However, he turned his nose up at the steaks and casseroles, filling his plate with a fresh garden salad and some fruit before he even realized what he was doing. When he did notice, he scooped out a bit of a meat pie onto his plate.

"Well, I can't believe," someone started loudly, "that Professor Snape is letting them put a mud blood in our house!" Roxas chomped down harder than he meant to on his fork-full of lettuce and turned a glare on Puggy Parkington - wasn't that her name? - who was speaking loudly around a bit of bread, glass held in between the thick fingers of her other hand.

Needless to say, the Keyblade wielder was less-than-impressed.

"Just let it alone, Pansy," Draco spoke up firmly. "There's nothing we can do about it now. Besides, we've gotten mud bloods before."

"That's true," a rat-like, black-haired boy commented, "I put a Galleon that this one doesn't make it through the week."

Most of the people around Draco burst into laughter and even the blond boy managed to make a little laugh. Roxas just continued to coolly munch on his dinner, catching a pair of emerald green eyes from across the room. Axel smiled and wrinkled his nose, cutely, looking a bit bored. Just as Roxas was about to mouth something about 'how this couldn't suck any more than it already does', Harry walked up to Axel and started talking to him.

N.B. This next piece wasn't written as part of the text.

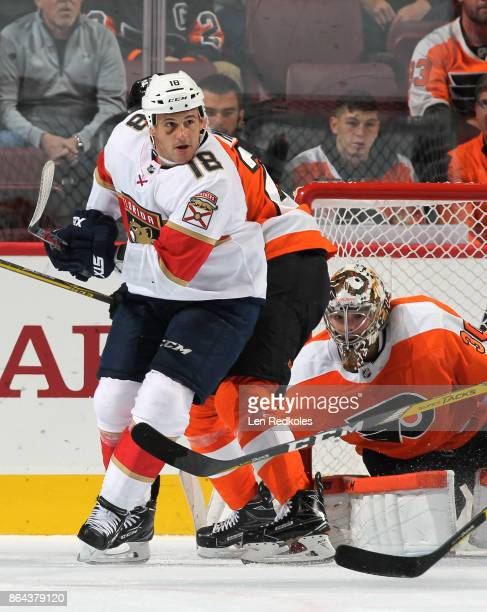 Michael Haley of the Florida Panthers screens Brandon Manning and Michal Neuvirth of the Philadelphia Flyers on October 17 2017 at the Wells Fargo...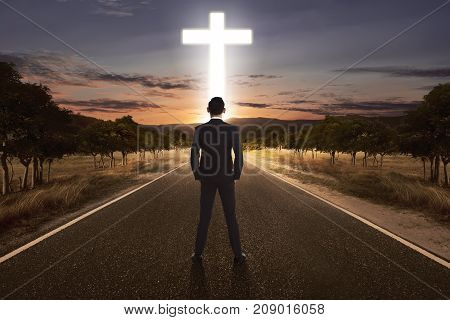 Back View Of Man Standing On The Street With Bright Cross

'Oh sure,' Roxas thought a bit unkindly, 'Axel gets friends in his house; I get a group of people calling me 'mud blood' and Draco, who is, apparently, too much of a pansy-boy to go against the group.'

He took a bite of the meat pie and found that, for containing random animal parts, it wasn't that bad. Shrugging, he continued to munch on his dinner, trying to pretend that he was totally unaffected by some of the loud bursts of conversation that came from the other end of the Slytherin table where he was the main topic of conversation.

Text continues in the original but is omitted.